● **Entries taken from a collection**:
···

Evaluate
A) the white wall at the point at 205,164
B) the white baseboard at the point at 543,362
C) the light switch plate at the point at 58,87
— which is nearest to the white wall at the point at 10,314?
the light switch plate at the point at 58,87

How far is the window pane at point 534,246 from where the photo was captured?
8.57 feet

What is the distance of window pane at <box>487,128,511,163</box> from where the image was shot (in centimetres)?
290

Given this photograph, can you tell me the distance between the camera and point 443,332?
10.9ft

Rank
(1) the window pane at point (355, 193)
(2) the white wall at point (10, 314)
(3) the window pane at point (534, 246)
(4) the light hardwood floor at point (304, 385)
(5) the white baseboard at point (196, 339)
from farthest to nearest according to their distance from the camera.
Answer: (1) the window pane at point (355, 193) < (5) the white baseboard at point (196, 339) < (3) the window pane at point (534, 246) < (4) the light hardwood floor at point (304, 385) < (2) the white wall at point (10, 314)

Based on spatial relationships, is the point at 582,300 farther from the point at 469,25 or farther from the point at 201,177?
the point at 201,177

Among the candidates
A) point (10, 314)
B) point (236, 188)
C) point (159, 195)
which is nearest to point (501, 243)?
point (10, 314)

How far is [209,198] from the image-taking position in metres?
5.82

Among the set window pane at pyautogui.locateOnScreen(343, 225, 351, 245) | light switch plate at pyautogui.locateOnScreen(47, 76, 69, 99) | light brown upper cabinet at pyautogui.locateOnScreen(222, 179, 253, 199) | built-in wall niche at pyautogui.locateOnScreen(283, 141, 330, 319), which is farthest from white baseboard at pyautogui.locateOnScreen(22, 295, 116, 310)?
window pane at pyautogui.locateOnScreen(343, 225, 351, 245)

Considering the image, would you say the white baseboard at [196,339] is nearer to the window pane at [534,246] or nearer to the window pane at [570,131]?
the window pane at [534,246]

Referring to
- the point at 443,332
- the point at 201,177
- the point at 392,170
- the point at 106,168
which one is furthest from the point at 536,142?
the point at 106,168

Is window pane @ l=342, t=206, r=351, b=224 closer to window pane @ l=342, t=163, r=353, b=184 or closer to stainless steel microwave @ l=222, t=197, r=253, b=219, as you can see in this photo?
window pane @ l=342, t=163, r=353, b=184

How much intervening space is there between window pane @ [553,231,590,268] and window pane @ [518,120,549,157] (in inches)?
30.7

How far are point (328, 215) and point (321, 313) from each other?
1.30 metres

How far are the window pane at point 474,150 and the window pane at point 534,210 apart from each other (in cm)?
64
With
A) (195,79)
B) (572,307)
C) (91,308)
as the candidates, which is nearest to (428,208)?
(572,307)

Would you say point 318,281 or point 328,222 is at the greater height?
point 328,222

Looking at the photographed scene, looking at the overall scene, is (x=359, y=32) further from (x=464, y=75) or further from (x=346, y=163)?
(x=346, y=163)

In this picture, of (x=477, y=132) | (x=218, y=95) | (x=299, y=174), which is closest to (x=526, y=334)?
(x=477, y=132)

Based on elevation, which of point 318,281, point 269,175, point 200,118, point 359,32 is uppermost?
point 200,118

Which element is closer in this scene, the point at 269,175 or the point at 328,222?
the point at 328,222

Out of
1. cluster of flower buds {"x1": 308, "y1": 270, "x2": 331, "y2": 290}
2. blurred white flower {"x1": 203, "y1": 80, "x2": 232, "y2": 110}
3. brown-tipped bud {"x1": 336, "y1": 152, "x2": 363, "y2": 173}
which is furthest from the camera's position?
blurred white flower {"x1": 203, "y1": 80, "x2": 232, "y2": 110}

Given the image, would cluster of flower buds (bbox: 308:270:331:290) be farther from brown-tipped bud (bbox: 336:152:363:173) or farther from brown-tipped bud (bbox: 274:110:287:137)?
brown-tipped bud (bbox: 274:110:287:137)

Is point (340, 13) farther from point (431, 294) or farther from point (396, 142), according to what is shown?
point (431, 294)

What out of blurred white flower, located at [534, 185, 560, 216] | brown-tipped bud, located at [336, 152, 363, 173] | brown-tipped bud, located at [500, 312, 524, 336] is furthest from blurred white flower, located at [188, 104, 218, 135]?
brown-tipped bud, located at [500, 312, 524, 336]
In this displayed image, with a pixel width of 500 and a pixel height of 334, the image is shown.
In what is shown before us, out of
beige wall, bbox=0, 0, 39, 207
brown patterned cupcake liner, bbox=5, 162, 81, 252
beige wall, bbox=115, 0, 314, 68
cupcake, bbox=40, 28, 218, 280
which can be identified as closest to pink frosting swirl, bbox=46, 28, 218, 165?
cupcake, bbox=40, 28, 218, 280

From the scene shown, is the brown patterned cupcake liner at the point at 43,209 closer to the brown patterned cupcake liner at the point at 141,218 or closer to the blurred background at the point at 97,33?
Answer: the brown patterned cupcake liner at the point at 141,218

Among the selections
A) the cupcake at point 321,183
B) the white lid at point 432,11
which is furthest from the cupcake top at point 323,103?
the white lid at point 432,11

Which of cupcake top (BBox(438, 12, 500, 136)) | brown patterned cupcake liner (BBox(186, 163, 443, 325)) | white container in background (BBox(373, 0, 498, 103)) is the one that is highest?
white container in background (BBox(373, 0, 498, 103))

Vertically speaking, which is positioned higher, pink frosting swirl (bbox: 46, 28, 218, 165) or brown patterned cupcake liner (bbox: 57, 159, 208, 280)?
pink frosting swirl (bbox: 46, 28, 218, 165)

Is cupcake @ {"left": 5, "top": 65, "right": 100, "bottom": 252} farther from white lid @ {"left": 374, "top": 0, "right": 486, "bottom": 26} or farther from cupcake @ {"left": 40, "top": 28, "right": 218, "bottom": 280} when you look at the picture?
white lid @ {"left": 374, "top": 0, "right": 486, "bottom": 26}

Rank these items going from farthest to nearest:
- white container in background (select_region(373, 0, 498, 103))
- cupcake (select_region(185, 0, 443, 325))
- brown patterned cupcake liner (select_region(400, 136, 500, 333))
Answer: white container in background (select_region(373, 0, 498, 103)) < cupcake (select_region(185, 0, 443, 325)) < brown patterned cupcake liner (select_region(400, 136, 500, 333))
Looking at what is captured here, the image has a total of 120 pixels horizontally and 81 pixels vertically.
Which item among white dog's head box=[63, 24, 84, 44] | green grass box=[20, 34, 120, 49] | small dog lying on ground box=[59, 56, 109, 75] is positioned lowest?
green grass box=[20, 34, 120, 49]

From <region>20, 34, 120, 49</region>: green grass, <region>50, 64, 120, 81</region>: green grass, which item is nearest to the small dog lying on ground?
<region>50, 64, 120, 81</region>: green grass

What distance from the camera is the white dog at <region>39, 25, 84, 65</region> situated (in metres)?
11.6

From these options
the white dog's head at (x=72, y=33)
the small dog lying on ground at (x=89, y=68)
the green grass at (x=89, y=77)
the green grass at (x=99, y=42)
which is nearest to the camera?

···

● **WORK TO DO**: Reproduce the data in full, exactly as presented.

● **THE ANSWER**:
Evaluate
A) the white wall at the point at 205,164
B) the white baseboard at the point at 543,362
C) the light switch plate at the point at 58,87
— which is nearest to the white wall at the point at 10,314?
the light switch plate at the point at 58,87

How far is the window pane at point 534,246 from where the photo was captured?
8.57 feet

What is the distance of window pane at <box>487,128,511,163</box> from where the image was shot (in centimetres)?
290

Given this photograph, can you tell me the distance between the camera and point 443,332?
10.9ft

Rank
(1) the window pane at point (355, 193)
(2) the white wall at point (10, 314)
(3) the window pane at point (534, 246)
(4) the light hardwood floor at point (304, 385)
(5) the white baseboard at point (196, 339)
from farthest to nearest according to their distance from the camera.
Answer: (1) the window pane at point (355, 193) < (5) the white baseboard at point (196, 339) < (3) the window pane at point (534, 246) < (4) the light hardwood floor at point (304, 385) < (2) the white wall at point (10, 314)

Based on spatial relationships, is the point at 582,300 farther from the point at 469,25 or farther from the point at 201,177?
the point at 201,177

Among the candidates
A) point (10, 314)
B) point (236, 188)
C) point (159, 195)
which is nearest to point (501, 243)?
point (10, 314)

How far is [209,198] from the image-taking position in metres?
5.82

Among the set window pane at pyautogui.locateOnScreen(343, 225, 351, 245) | light switch plate at pyautogui.locateOnScreen(47, 76, 69, 99) | light brown upper cabinet at pyautogui.locateOnScreen(222, 179, 253, 199) | built-in wall niche at pyautogui.locateOnScreen(283, 141, 330, 319), which is farthest from white baseboard at pyautogui.locateOnScreen(22, 295, 116, 310)?
window pane at pyautogui.locateOnScreen(343, 225, 351, 245)

Considering the image, would you say the white baseboard at [196,339] is nearer to the window pane at [534,246] or nearer to the window pane at [570,131]?
the window pane at [534,246]

Referring to
- the point at 443,332
- the point at 201,177
- the point at 392,170
- the point at 106,168
which one is furthest from the point at 536,142?
the point at 106,168

Is window pane @ l=342, t=206, r=351, b=224 closer to window pane @ l=342, t=163, r=353, b=184 or closer to stainless steel microwave @ l=222, t=197, r=253, b=219, as you can see in this photo?
window pane @ l=342, t=163, r=353, b=184

How much intervening space is there between window pane @ [553,231,590,268] and window pane @ [518,120,549,157] (in inches)?
30.7

How far are point (328, 215) and point (321, 313) from each other?
1.30 metres

How far are the window pane at point 474,150 and the window pane at point 534,210 apart from each other (in cm)?
64
With
A) (195,79)
B) (572,307)
C) (91,308)
as the candidates, which is nearest to (428,208)?
(572,307)

Would you say point 318,281 or point 328,222 is at the greater height?
point 328,222

Looking at the photographed scene, looking at the overall scene, is (x=359, y=32) further from (x=464, y=75) or further from (x=346, y=163)?
(x=346, y=163)

In this picture, of (x=477, y=132) | (x=218, y=95) | (x=299, y=174), which is closest to (x=526, y=334)?
(x=477, y=132)

Based on elevation, which of point 318,281, point 269,175, point 200,118, point 359,32 is uppermost?
point 200,118

Which element is closer in this scene, the point at 269,175 or the point at 328,222?
the point at 328,222

Out of
1. cluster of flower buds {"x1": 308, "y1": 270, "x2": 331, "y2": 290}
2. blurred white flower {"x1": 203, "y1": 80, "x2": 232, "y2": 110}
3. brown-tipped bud {"x1": 336, "y1": 152, "x2": 363, "y2": 173}
which is furthest from the camera's position?
blurred white flower {"x1": 203, "y1": 80, "x2": 232, "y2": 110}

Given the image, would cluster of flower buds (bbox: 308:270:331:290) be farther from brown-tipped bud (bbox: 336:152:363:173) or farther from brown-tipped bud (bbox: 274:110:287:137)?
brown-tipped bud (bbox: 274:110:287:137)

Is point (340, 13) farther from point (431, 294) or farther from point (396, 142), according to what is shown?
point (431, 294)

What out of blurred white flower, located at [534, 185, 560, 216] | brown-tipped bud, located at [336, 152, 363, 173] | brown-tipped bud, located at [500, 312, 524, 336] is furthest from blurred white flower, located at [188, 104, 218, 135]?
brown-tipped bud, located at [500, 312, 524, 336]
In this displayed image, with a pixel width of 500 and a pixel height of 334, the image is shown.
In what is shown before us, out of
beige wall, bbox=0, 0, 39, 207
brown patterned cupcake liner, bbox=5, 162, 81, 252
beige wall, bbox=115, 0, 314, 68
cupcake, bbox=40, 28, 218, 280
which can be identified as closest to pink frosting swirl, bbox=46, 28, 218, 165?
cupcake, bbox=40, 28, 218, 280

From the scene shown, is the brown patterned cupcake liner at the point at 43,209 closer to the brown patterned cupcake liner at the point at 141,218 or closer to the blurred background at the point at 97,33?
Answer: the brown patterned cupcake liner at the point at 141,218

Among the selections
A) the cupcake at point 321,183
B) the white lid at point 432,11
which is furthest from the cupcake top at point 323,103?
the white lid at point 432,11

Which of cupcake top (BBox(438, 12, 500, 136)) | brown patterned cupcake liner (BBox(186, 163, 443, 325)) | white container in background (BBox(373, 0, 498, 103)) is the one that is highest?
white container in background (BBox(373, 0, 498, 103))

Vertically speaking, which is positioned higher, pink frosting swirl (bbox: 46, 28, 218, 165) or brown patterned cupcake liner (bbox: 57, 159, 208, 280)?
pink frosting swirl (bbox: 46, 28, 218, 165)

Is cupcake @ {"left": 5, "top": 65, "right": 100, "bottom": 252} farther from white lid @ {"left": 374, "top": 0, "right": 486, "bottom": 26} or farther from cupcake @ {"left": 40, "top": 28, "right": 218, "bottom": 280} when you look at the picture?
white lid @ {"left": 374, "top": 0, "right": 486, "bottom": 26}

Rank these items going from farthest to nearest:
- white container in background (select_region(373, 0, 498, 103))
- cupcake (select_region(185, 0, 443, 325))
- brown patterned cupcake liner (select_region(400, 136, 500, 333))
Answer: white container in background (select_region(373, 0, 498, 103)) < cupcake (select_region(185, 0, 443, 325)) < brown patterned cupcake liner (select_region(400, 136, 500, 333))
Looking at what is captured here, the image has a total of 120 pixels horizontally and 81 pixels vertically.
Which item among white dog's head box=[63, 24, 84, 44] | green grass box=[20, 34, 120, 49] | small dog lying on ground box=[59, 56, 109, 75] is positioned lowest?
green grass box=[20, 34, 120, 49]

From <region>20, 34, 120, 49</region>: green grass, <region>50, 64, 120, 81</region>: green grass, which item is nearest to the small dog lying on ground?
<region>50, 64, 120, 81</region>: green grass

What distance from the camera is the white dog at <region>39, 25, 84, 65</region> situated (in metres)?
11.6

From these options
the white dog's head at (x=72, y=33)
the small dog lying on ground at (x=89, y=68)
the green grass at (x=89, y=77)
the green grass at (x=99, y=42)
which is nearest to the camera?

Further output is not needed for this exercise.